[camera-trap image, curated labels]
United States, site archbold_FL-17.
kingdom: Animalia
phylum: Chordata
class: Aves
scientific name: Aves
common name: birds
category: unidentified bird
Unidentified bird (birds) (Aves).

__About this exercise__: Each line from the one with "United States, site archbold_FL-17." through the last line of the material is to be retyped exactly, and no other line is.

__Response for this exercise__:
United States, site archbold_FL-17.
kingdom: Animalia
phylum: Chordata
class: Aves
scientific name: Aves
common name: birds
category: unidentified bird
Unidentified bird (birds) (Aves).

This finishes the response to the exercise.